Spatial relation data
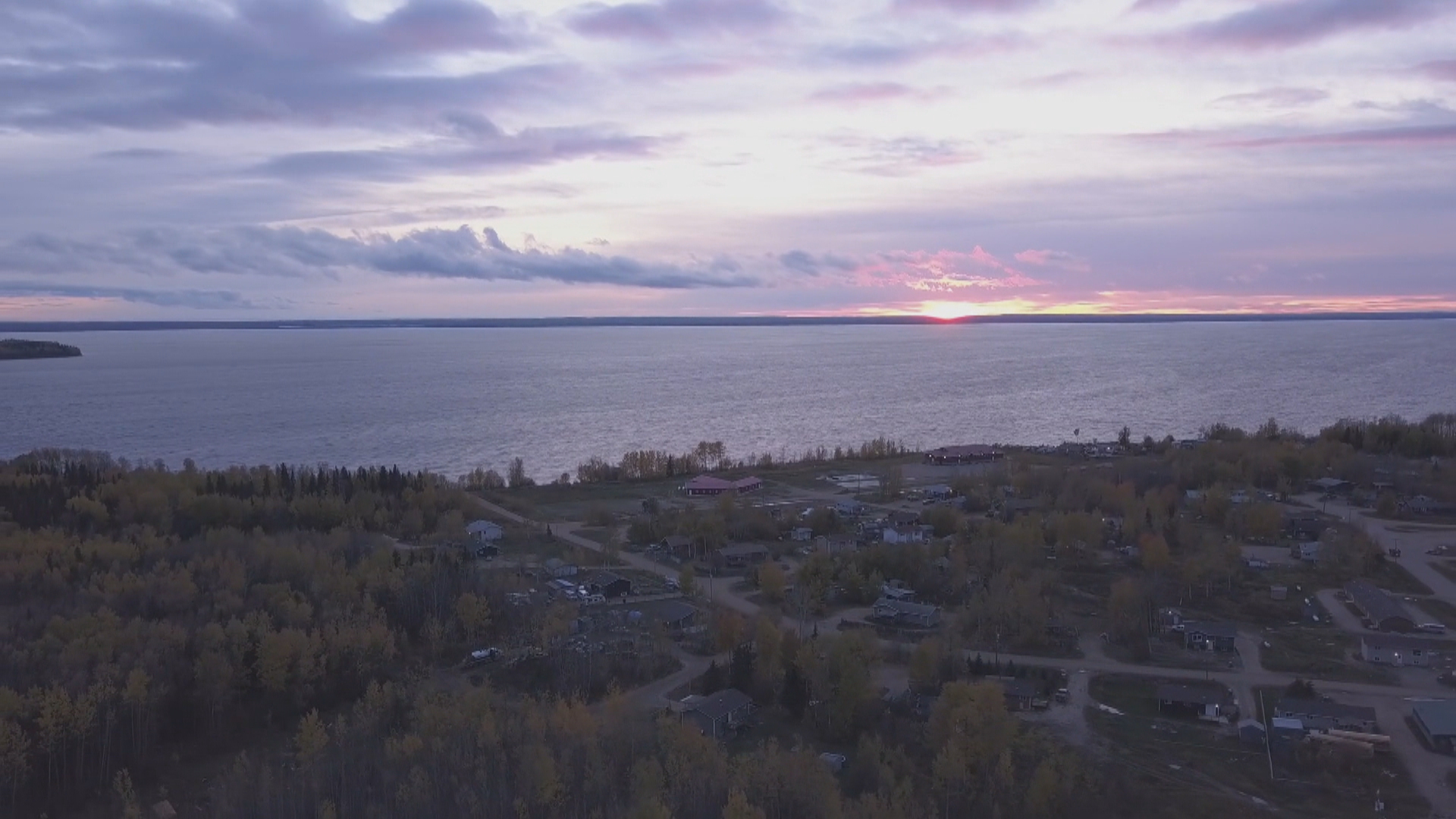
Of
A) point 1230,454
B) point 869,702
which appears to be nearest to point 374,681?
point 869,702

Given exercise
Put every line of the data above into a JSON list of strings, one string per line, skipping blank lines and leaving out the pictures.

Task solution
[
  "Of",
  "A) point 1230,454",
  "B) point 869,702",
  "which appears to be nearest to point 374,681?",
  "point 869,702"
]